Connu sous le nom de « maraudes », le projet se décline désormais dans les villes de Lyon, Marseille, Toulouse, Grenoble, Clermont-Ferrand, Le Havre, Chartres, Lorient et Dreux. Les bénévoles sont constamment animés par une pensée : « Et si c’était moi ? »

Des équipes d’environ trois à quatre personnes commencent par offrir des produits de première nécessité : un peu de nourriture, une boisson chaude, des vêtements, des fournitures médicales, des couvertures – et même des bonnets chauds tricotés par les bénévoles. Ce soutien immédiat permet d’exprimer l’attention portée aux personnes en situation précaire.

« Nous proposons des choses simples, par exemple une soupe faite maison avec des légumes bios, pour briser la glace et établir un lien. De cette façon, beaucoup de personnes commencent à nous accueillir vraiment, car nous essayons de leur réchauffer le cœur », explique Pierre.

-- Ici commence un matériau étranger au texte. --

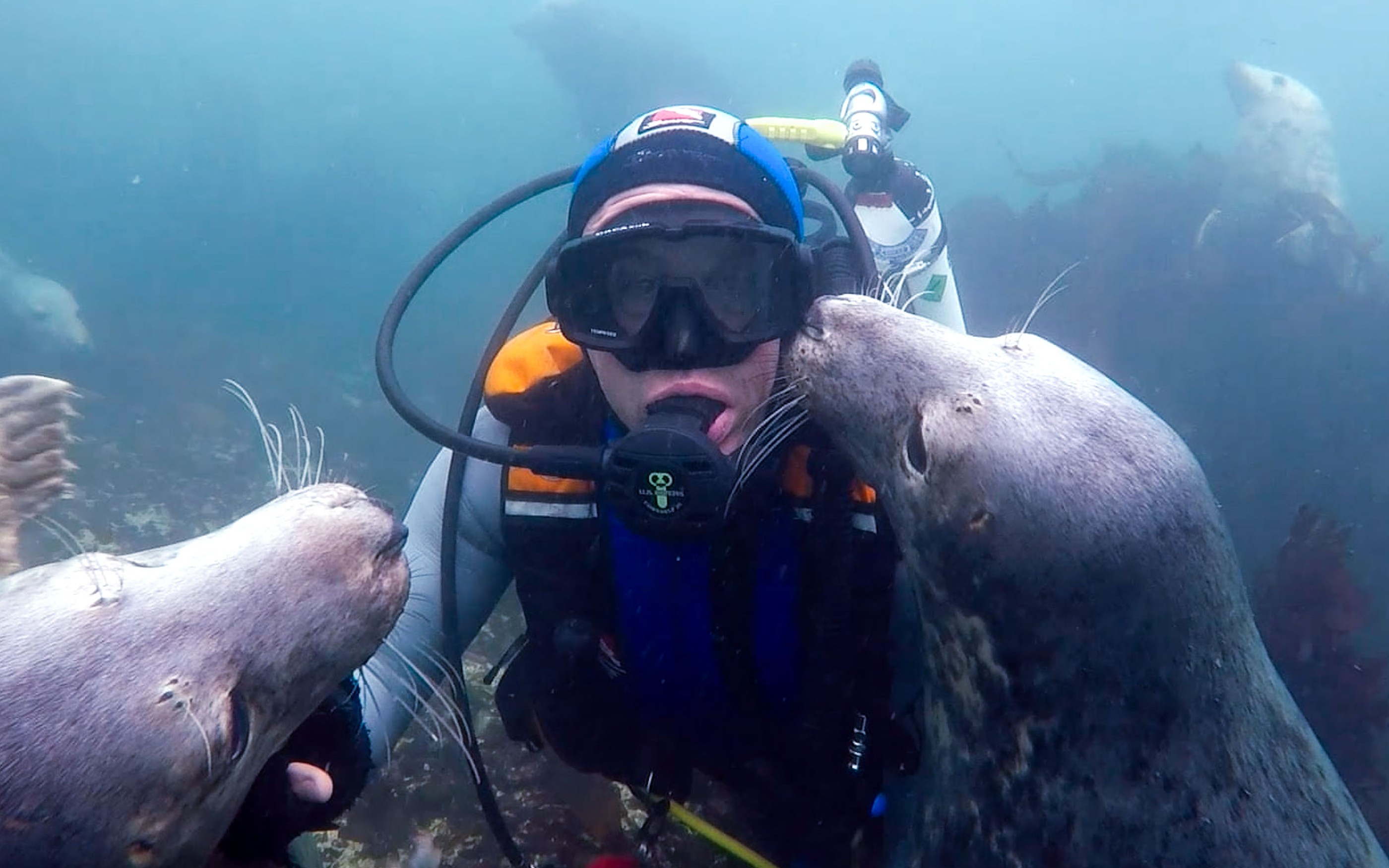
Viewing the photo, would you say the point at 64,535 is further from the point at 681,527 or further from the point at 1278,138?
the point at 1278,138

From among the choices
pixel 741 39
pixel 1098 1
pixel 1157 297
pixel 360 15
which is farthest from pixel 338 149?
pixel 1098 1

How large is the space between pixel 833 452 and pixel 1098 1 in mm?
105350

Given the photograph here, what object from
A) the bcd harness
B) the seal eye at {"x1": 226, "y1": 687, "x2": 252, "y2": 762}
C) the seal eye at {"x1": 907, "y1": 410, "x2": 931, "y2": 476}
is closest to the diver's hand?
the seal eye at {"x1": 226, "y1": 687, "x2": 252, "y2": 762}

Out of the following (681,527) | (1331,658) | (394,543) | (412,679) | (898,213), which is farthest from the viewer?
(898,213)

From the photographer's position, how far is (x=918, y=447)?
6.79 feet

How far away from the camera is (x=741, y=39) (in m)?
92.9

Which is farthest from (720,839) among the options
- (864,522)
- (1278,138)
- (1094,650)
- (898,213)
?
(1278,138)

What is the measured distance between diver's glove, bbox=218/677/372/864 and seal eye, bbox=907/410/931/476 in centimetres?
174

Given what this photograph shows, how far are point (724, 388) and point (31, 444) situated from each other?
2.39 m

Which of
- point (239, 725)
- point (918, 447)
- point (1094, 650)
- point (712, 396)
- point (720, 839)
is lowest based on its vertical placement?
point (720, 839)

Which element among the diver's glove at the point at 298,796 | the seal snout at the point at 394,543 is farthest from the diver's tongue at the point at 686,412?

La France dispose d’un numéro d’urgence, le 115, que les sans-abri peuvent appeler pour obtenir un hébergement temporaire immédiat. Il existe également de nombreux autres groupes de soutien aux sans-abri qui parcourent les rues avec des objectifs spécifiques : assistance médicale, service de repas, accès aux produits de première nécessité, etc.

ETW-France a décidé d’adopter une approche visant à créer un accès aux services disponibles en établissant dans la durée des relations avec les personnes sans domicile. Les volontaires notent des informations sur les personnes qu’ils rencontrent et s’assurent de leur état de santé.

Une fois la confiance établie, les volontaires donnent des informations permettant aux bénéficiaires d’accéder à des ressources pour leurs besoins à long terme : services de repas, hébergements, soins et soutien psychologique.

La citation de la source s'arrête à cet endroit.